Do this: Reproduce the data word for word, from its first line up to and including the line that contains "the gray banner at point 745,25 →".
★ ★ ★ ★
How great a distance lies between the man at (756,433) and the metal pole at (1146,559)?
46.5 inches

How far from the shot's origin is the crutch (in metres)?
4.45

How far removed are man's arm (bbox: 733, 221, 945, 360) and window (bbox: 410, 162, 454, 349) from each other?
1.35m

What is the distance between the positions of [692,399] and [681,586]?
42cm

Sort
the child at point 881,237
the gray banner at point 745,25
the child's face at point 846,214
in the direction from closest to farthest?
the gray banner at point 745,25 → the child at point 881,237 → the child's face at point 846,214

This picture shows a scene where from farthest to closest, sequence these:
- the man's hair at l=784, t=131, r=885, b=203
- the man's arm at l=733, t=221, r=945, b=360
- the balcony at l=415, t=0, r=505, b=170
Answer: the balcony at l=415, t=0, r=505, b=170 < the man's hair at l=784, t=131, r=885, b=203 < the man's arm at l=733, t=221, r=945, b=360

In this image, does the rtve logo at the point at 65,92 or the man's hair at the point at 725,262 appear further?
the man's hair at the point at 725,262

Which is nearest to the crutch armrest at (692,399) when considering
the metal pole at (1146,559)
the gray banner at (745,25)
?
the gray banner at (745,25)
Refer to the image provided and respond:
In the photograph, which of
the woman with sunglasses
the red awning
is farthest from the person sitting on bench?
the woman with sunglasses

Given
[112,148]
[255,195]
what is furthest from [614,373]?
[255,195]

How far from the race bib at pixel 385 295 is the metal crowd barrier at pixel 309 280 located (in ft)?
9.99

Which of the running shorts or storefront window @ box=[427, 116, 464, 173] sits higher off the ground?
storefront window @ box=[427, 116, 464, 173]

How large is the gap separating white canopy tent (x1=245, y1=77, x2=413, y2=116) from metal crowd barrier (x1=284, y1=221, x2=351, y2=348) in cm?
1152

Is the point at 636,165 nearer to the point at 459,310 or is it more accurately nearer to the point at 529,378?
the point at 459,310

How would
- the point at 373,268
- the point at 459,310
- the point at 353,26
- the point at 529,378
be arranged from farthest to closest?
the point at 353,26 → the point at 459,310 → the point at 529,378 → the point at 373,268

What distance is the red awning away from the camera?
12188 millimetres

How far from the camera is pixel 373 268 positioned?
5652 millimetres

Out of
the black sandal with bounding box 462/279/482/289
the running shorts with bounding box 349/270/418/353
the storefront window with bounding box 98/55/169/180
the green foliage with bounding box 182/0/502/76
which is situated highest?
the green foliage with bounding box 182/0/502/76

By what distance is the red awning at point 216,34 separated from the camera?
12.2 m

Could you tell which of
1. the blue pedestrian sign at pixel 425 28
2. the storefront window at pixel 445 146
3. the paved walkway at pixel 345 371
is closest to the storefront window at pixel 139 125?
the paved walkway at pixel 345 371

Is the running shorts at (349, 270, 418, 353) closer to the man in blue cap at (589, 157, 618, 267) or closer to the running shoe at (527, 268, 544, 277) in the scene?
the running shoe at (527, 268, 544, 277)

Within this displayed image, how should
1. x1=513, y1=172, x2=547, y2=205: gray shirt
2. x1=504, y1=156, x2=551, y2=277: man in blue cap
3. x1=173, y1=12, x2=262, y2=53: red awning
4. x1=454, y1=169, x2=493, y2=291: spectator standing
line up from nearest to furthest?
★ ★ ★ ★
Final result:
How great a distance lies between the man at (756,433) and the metal pole at (1146,559)?
46.5 inches

How far from the shot's origin is the crutch (in metres)?
4.45

How far removed are man's arm (bbox: 733, 221, 945, 360) and window (bbox: 410, 162, 454, 349) from each other?
1.35m

What is the distance between the positions of [692,399] and [681,586]?
42cm

Sort
the child at point 881,237
the gray banner at point 745,25
the child's face at point 846,214
in the direction from closest to farthest?
the gray banner at point 745,25 → the child at point 881,237 → the child's face at point 846,214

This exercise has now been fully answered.